The life's blood of any historian is DATES, and I don't mean those that grow on palm trees in the Middle-east. History is written around the "first this" or the "last that," and dates are critical to the chronology upon which historians hang their hats. In a broader sense, historians like periods as well, and I don't mean the little round, black dots like THIS one. They provide the structure within which historians live and work. When you combine the dates and periods you have "starting" dates and "ending" dates. I spoke recently of the somewhat arbitrary nature of these dates in placing the beginning of the Post Modern period in art around 1970. If this date is difficult to pin down, it's nothing compared to the difficulty encountered in deciding when the period known as MODERN Art began. Art historians will argue 'til they are cobalt blue in the face in favoring the work of Cezanne as the first "Modern artist", or Picasso, or Monet, or Manet, or Courbet, or some such other Frenchman whose chief attribute seems to be a name ending in the long "a" sound.
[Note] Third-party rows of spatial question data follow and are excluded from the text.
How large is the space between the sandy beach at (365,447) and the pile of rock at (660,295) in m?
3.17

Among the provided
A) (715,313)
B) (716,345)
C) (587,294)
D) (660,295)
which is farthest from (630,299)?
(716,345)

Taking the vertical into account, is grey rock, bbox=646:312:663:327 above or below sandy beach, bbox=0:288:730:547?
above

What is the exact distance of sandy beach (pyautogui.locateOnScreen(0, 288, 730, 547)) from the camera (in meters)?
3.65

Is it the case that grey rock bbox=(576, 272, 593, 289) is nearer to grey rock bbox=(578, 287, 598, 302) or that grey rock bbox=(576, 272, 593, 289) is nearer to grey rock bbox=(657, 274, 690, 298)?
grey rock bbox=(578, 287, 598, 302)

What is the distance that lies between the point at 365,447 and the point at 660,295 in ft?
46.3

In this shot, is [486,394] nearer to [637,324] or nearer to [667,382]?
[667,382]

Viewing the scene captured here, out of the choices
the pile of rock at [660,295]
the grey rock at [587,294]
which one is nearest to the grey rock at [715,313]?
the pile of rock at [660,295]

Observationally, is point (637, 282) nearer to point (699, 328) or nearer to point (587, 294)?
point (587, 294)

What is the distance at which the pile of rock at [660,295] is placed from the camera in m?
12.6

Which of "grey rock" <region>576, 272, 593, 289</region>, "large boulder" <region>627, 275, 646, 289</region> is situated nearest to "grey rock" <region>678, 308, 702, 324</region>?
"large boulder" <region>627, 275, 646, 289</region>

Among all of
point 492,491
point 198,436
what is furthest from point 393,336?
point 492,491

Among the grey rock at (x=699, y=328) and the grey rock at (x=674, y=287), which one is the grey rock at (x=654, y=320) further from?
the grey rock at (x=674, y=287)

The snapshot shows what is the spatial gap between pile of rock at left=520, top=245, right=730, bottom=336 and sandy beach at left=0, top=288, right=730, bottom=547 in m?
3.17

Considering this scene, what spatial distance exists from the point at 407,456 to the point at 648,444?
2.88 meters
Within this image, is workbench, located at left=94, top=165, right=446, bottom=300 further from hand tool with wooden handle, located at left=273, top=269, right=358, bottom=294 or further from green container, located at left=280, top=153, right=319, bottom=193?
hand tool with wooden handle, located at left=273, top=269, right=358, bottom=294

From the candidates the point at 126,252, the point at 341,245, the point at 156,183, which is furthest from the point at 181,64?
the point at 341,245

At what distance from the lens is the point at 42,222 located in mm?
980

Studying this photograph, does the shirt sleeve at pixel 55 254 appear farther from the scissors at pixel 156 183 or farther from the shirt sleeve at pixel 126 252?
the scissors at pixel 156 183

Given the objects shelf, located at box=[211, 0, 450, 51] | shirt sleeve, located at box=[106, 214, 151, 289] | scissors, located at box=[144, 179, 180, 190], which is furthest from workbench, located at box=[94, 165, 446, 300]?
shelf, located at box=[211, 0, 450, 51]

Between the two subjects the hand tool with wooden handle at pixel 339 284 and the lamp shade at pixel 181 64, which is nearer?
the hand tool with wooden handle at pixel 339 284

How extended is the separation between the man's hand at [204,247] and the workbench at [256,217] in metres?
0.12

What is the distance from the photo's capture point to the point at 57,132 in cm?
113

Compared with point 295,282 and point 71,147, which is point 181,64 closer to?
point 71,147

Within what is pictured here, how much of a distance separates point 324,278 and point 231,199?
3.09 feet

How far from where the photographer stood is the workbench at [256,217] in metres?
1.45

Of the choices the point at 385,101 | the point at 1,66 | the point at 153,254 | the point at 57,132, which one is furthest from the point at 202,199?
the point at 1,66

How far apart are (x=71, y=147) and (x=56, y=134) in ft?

I'm not about to enter this fray, besides I don't look good in blue. I would, however, like to stake a claim as to the first modern (small "m") artist to ever wield a brush. His work may or may NOT have been the first Modern Art (big "m", big "A"), but his attitude, style, and subject matter easily puts him at the head of the line in the first category if not the second. I'm talking about the thoroughly modern Manet. In 1859, at the age of 27, he submitted to the Paris Salon "The Absinthe Drinker." It was a bold, full length, identifiable depiction (a portrait, really) of a Paris drunk by the name of Collardet who hung around the Louvre, only too willing to serve as Manet's model in return for a few glasses of the greenish concoction sitting on the low well behind him. By today's standards, the painting is a mild comment on the evils of alcoholism, the man's garb, an amusing look at the fashion sense of Parisian lowlifes (ratty brown blanket draped stylishly over the shoulders, accented by an elegant top hat). His pose borders on the comical as he delicately places one toe forward in the manner of a ballerina.

The Salon jury summarily rejected the painting. The colors were a garish yellow and dull green. The face, though somewhat blurred, would seem fairly conventional to us today. To the 1859 Salon jury it simply denoted incompetence. Determined to get into the show, the next year Manet submitted a rather lackluster painting entitled "The Spanish Singer." All things Spanish being quite chic at the time, he made it. He got his foot in the door. Thinking he'd found the formula for success, the next year (1861), he submitted to the jury an even better painting of a Spanish dancer. But this time, the jury was onto him. It was rejected. So was his crowd scene (some would say MOB scene), "Music in the Tuileries," in 1862, and his scandalous "Luncheon on the Grass," the following year. Each painting had its own reasons for being barred from the exhibition, but in essence, they all boiled down to the fact that they were too "modern" for the tastes of the pompous, Parisian, pip-squeaks of painting who policed the presentations.